Candidates must combine ChatGPT’s edits with their own editing and voice, said Sarah Baker Andrus, executive director of Avarah Careers, a Delaware-based career coaching firm. Whatever a candidate submits for a job should accurately reflect their skills, she said.
“We are responsible for how we present ourselves,” said Ms. Andrus. “If you decide to use ChatGPT, it pays to ask, ‘Does this represent the me I want to present?’ ”
Employers are already finding ways to catch applicants cheating with AI.
Engineers applying to San Francisco-based Cobalt Robotics participate in a one-hour remote coding interview where they are paired with a co-worker to test their collaborative and problem-solving skills. If candidates take more than an hour, they can finish on their own, but a screening program called CoderPad tracks their work.
Last month, a candidate who wasn’t showing work in CoderPad suddenly had a complete solution, said Erik Schluntz, chief technology officer and co-founder of Cobalt Robotics. He suspected that the requester had sought AI assistance and then copied and pasted their answer.

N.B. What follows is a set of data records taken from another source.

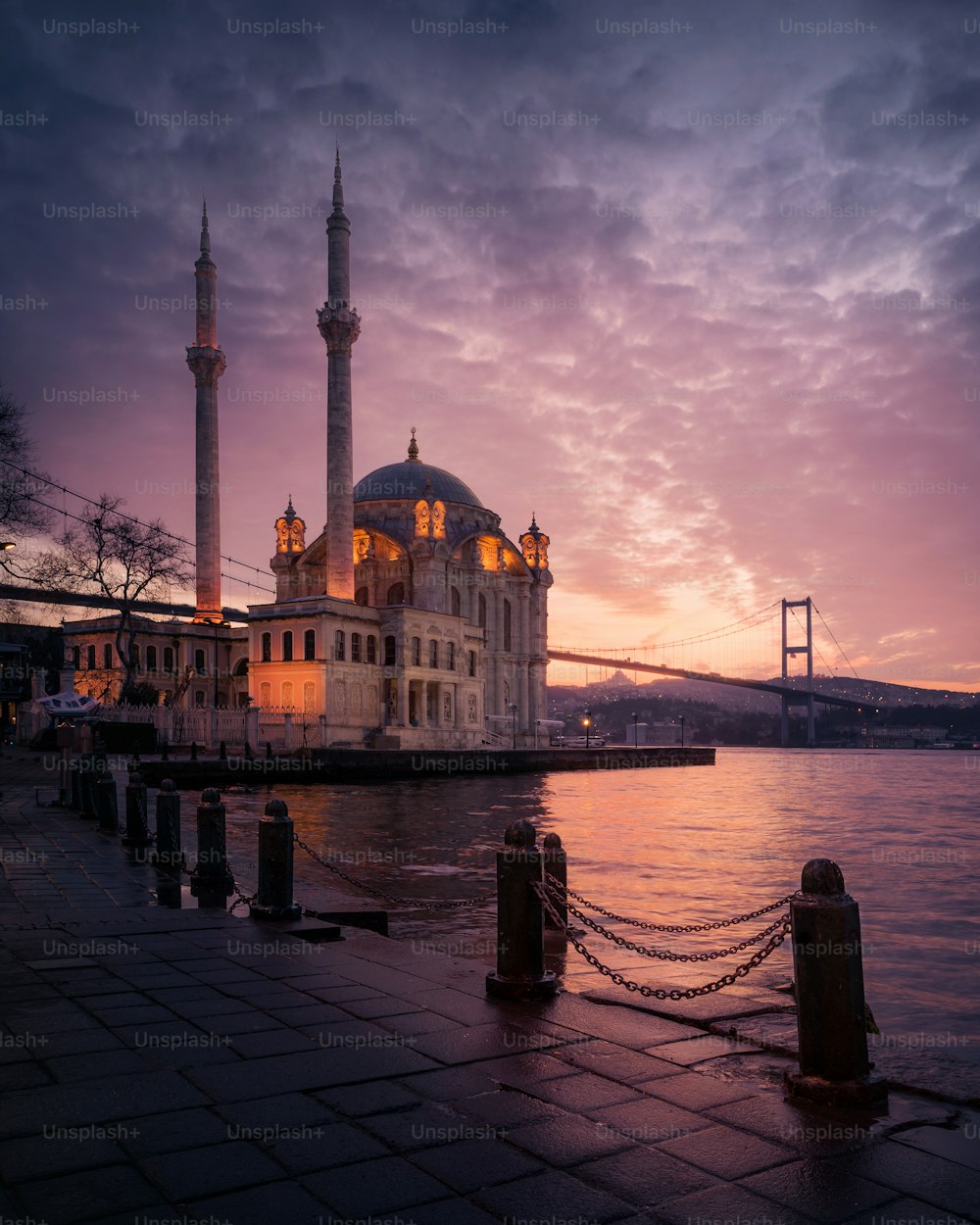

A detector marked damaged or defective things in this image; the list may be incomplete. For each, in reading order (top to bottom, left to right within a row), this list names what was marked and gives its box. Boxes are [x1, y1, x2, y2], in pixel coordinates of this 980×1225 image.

rusty bollard [121, 769, 151, 848]
rusty bollard [151, 784, 183, 872]
rusty bollard [193, 789, 235, 906]
rusty bollard [251, 799, 300, 921]
rusty bollard [485, 818, 556, 1000]
rusty bollard [544, 828, 565, 931]
rusty bollard [784, 862, 892, 1112]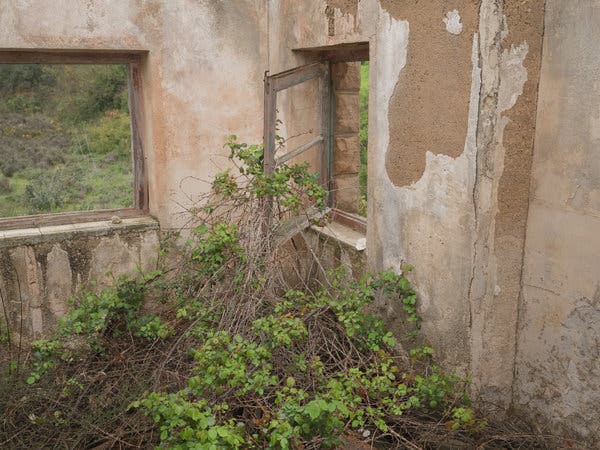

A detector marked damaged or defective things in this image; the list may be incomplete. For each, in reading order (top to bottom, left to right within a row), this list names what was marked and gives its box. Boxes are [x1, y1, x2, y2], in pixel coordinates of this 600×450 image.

plaster chunk missing [440, 10, 464, 35]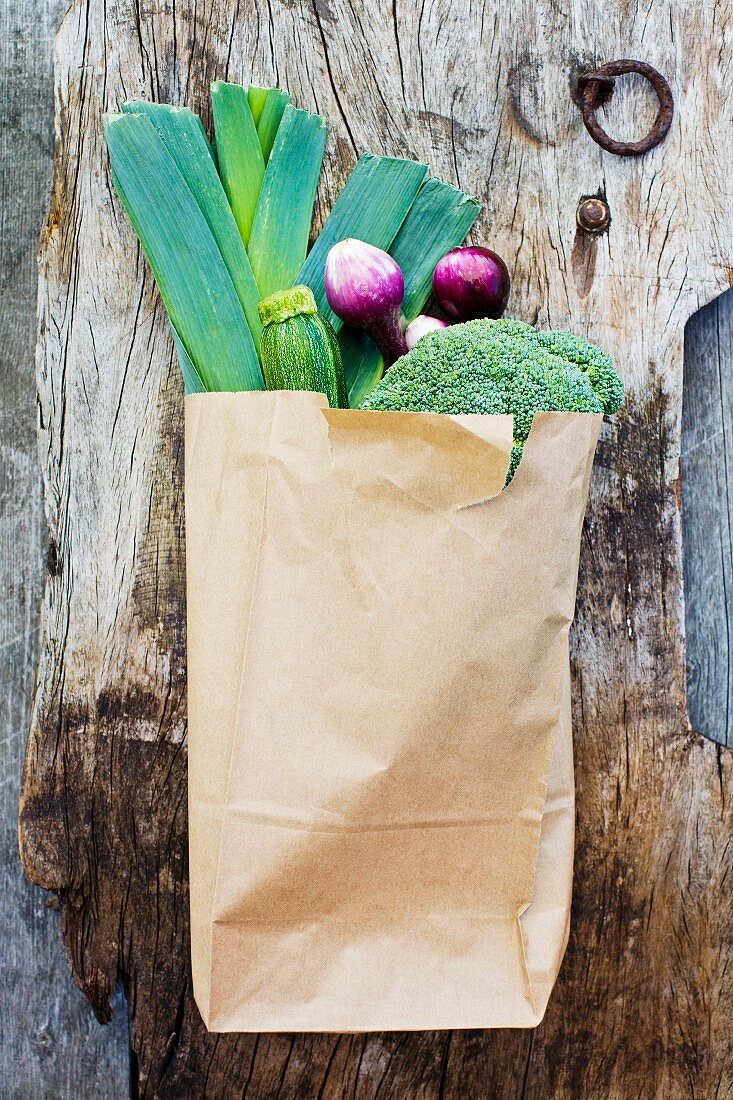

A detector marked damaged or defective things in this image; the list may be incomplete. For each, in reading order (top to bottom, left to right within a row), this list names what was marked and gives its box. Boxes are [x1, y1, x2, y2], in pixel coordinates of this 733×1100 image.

rusty metal ring [576, 59, 676, 157]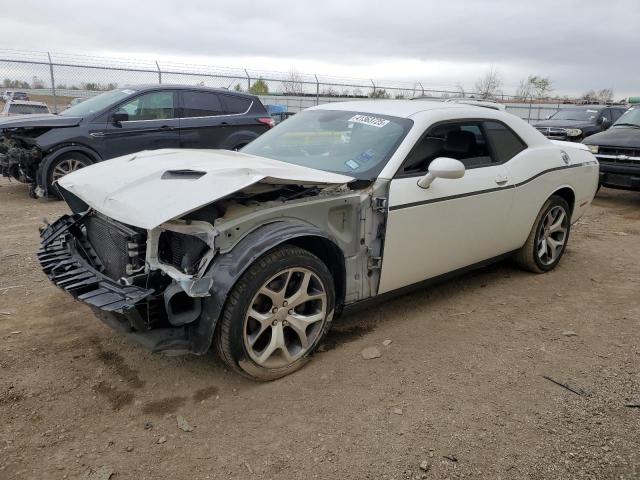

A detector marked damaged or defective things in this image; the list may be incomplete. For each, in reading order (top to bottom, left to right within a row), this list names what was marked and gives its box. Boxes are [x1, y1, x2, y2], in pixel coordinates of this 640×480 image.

damaged white dodge challenger [40, 101, 600, 378]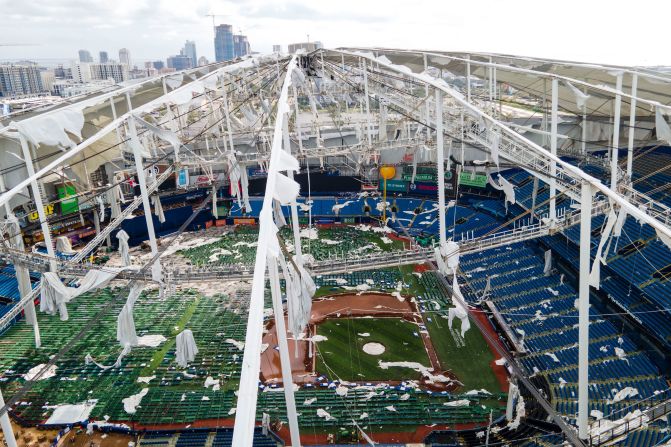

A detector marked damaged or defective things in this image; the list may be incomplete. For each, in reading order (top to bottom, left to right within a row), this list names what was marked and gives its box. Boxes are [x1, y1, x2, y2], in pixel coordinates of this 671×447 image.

torn white fabric [564, 80, 592, 109]
torn white fabric [40, 270, 119, 318]
torn white fabric [116, 286, 142, 348]
torn white fabric [175, 328, 198, 368]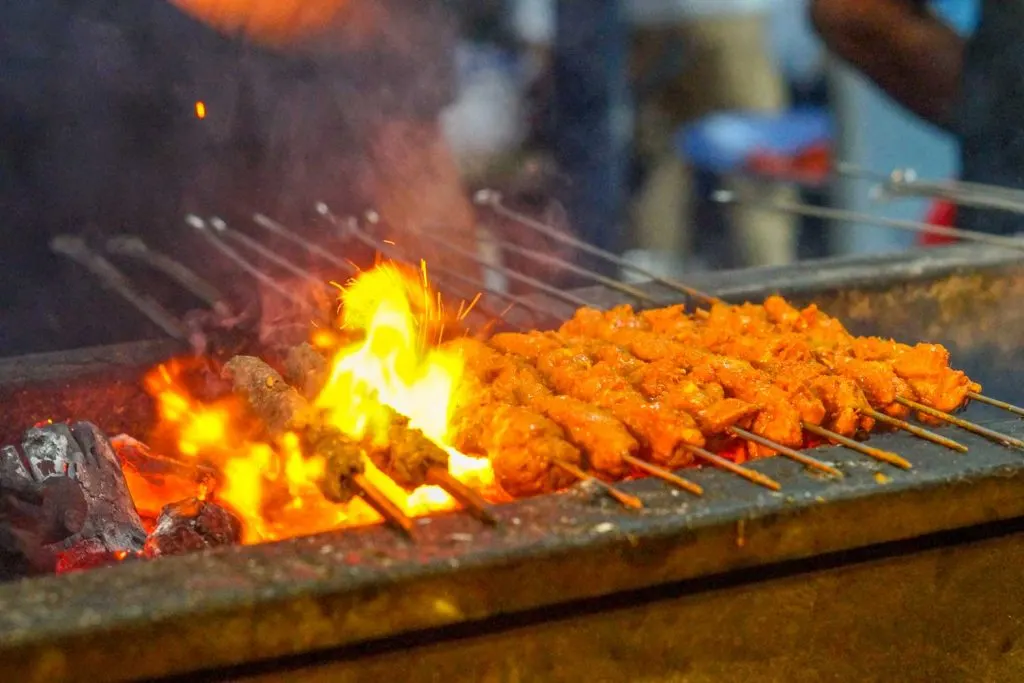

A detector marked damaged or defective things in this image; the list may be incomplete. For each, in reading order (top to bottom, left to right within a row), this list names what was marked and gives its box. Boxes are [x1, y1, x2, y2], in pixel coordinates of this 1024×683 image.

rusty metal surface [2, 242, 1024, 679]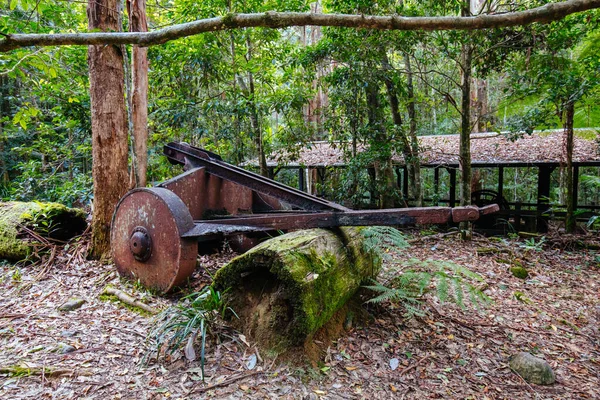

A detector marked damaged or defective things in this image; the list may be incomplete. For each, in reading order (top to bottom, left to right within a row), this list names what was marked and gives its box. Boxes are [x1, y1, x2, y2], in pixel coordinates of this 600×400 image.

rusty iron wheel [110, 188, 197, 294]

The company declined to proceed with the candidate without telling the person why, although Mr. Schluntz tweeted about it.
Mr. Schluntz said Cobalt can’t properly grade candidates using AI assistants today, but said he could envision giving candidates more challenging assignments in the future if they want to use tools like ChatGPT as an assistant.
“Giving someone a problem that ChatGPT can solve doesn’t rate anyone – it only rates ChatGPT,” said Mr. Schluntz.
About a week after first discovering the AI-powered applications, Ms. Qi began allowing potential Databento employees to use ChatGPT. The new prompt requires candidates to do additional research and make changes to complement what the AI tool churns out, and Databento gives “extra points” to people who complete the test without a bot.
Although Ms. Qi said she can usually tell when something is written by ChatGPT, the company also enlists the help of a bot detector.
“It’s better to be ahead of the game and accept that people are using this rather than trying to deny it,” Ms. Qi said.
– Cordilia James contributed to this article.